**Complete the following:**
a – From the passage on IoT devices and data protection, list every example it gives of what personal data can include.
b – Write out the passage on IoT devices and data protection from "- Finally, as" up to and including "not kept safe.".
c – Answer these questions using the passage on IoT devices and data protection:
(i) When did the ICO issue its draft guidance on data controller and processor liability?
(ii) According to the passage, when may a data protection impact assessment be obligatory?
(iii) Which two things can be important indicators for retailers that a product is safe and secure?

**Reading text:**
In light of the booming market of the Internet of Things (“IoT”) and of the General Data Protection Regulation (“GDPR”), the Information Commissioner’s Office (“ICO”) has published an article focusing on the key factors manufacturers and retailers of IoT devices should be thinking about. This follows the ICO’s draft guidance on data controller and processor liability issued in September last year, which can be found here.
The ICO sets out six key points for businesses to consider when dealing with IoT devices:
- Manufacturers should be aware that many of their IoT devices are likely to be processing personal data (which includes names and addresses but can also include location data, IP addresses etc.) and this means that the GDPR will apply to them. Whilst it can be complex to determine who qualifies as data controller or processor under the GDPR, particularly when it comes to the complex supply chain arrangements associated with IoT, the distinction is fundamental as different obligations and responsibilities will be applicable.
- In addition, the GDPR requires the adoption of a “data protection by design” and “security by design” approach (see further below), meaning that data protection issues need to be addressed throughout the entire lifecycle of a device or service. A data protection impact assessment (“DPIA”), which may at times be obligatory (e.g. when the processing is high risk), may assist in complying with relevant obligations.
- Importantly, there is also an ongoing obligation to have appropriate technical measures and safeguards in place. To this end, cyber security and data protection go hand in hand and the ICO recommends investing both time and money to get it right from the start – it can be more difficult to retrofit security to devices once they are in the field.
- The above ties into the next key step: building consumer trust. Consumers have the right to be informed how their data will be collected, used, disclosed, stored, protected and how they may exercise their rights. A lack of honesty and transparency can quickly result in loss of consumer trust, with potential important repercussions on the overall success of a business. Drafting effective privacy policies, as well as dealing adequately with intellectual property issues around data ownership and licensing, is critical for IoT devices.
- Safety should also be a key factor for retailers when choosing which products to stock and sell. Retailers should carry out appropriate background checks to ensure that they are selling safe and secure products; strong unique (rather than default) credentials and timely software updates can be important indicators.
- Finally, as for manufacturers, unsafe products can negatively impact on retailers’ reputation. As such, retailers should always consider potential reputational damage if it turns out that consumer data was not kept safe.

**Supplied data:**

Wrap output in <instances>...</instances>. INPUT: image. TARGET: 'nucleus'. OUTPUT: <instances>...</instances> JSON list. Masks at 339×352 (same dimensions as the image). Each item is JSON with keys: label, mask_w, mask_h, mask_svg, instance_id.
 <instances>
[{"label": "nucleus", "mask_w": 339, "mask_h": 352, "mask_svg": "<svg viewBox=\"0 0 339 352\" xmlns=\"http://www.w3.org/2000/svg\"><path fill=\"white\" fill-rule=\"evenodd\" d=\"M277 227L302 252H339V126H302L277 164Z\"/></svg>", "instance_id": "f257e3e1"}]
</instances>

**Solutions:**
a –
names
addresses
location data
IP addresses

b –
- Finally, as for manufacturers, unsafe products can negatively impact on retailers’ reputation. As such, retailers should always consider potential reputational damage if it turns out that consumer data was not kept safe.

c –
(i) In September last year.
(ii) When the processing is high risk.
(iii) Strong unique (rather than default) credentials and timely software updates.